Now, according to the latest research by JLL in partnership with TEDxSydney, which examined the future of urban living in the year 2030, the concept of ‘wellness’ will become a firmly entrenched necessity at the core of future real estate investmentdecisions.

As the trends strengthens, the benefits of a more productive workforce are set to crystallise for building owners, and include; increased tenant loyalty, improved workplace productivity, longer dwell times and increased rental demand.

Richard Fennell, JLL’s Head of Property & Asset Management, Australia said that, put simply, wellness in a property investment context is about considering the mental, emotional and physical needs of a building’s occupants.

“Enhancing the wellness-factor of a building does not necessarily require dramatic and costly renovations,” he says. “It can be as simple as improving access to natural light with windows and skylights, improving air quality and flow, which 96 percent of our respondents said would help improve workplace productivity.

“Creating user-friendly and flexible communal spaces for collaboration and recreation such as movable seating areas and cafes, facilitating bike storage, providing access to internal stairs, integrating technology and erecting green walls are among other smart ways to bring wellness into a building.”

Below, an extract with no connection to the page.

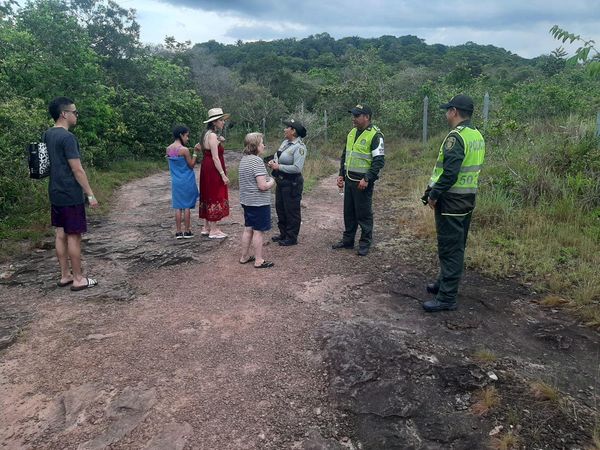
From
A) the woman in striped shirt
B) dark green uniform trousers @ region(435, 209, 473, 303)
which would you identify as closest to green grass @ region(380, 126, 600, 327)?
dark green uniform trousers @ region(435, 209, 473, 303)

“Investors and building managers can also consider the benefits of implementing health and wellbeing initiatives such as yoga lessons, nutritional education seminars, sports and hobby clubs as well as life coaching,” says Fennell.

The sustainability factor

According to the report, wellness goes hand-in-hand with sustainability – another key consideration for investors. According to Fennell, so-called ‘smart buildings’ will command higher rents and allow owners to manage their operational costs and improve sustainability with broader benefits ranging from cost-savings to building performance, to even helping mitigate the physical and reputational threats of climate change.

Sydney’s Barangaroo and 485 La Trobe Street in Melbourne are both examples of this in action, as the developers worked to create an oasis for their tenants resulting in high demand for both spaces.  Occupants and visitors enjoy the breathable walls, picnic amenities (to take to the park across the road), waterfalls, comfortable and versatile seating, green open spaces and more.

“It is certainly a trend we can expect to see continue as health and wellbeing factors transform into paramount considerations not only for investors but for tenants and occupants too,” says Fennell.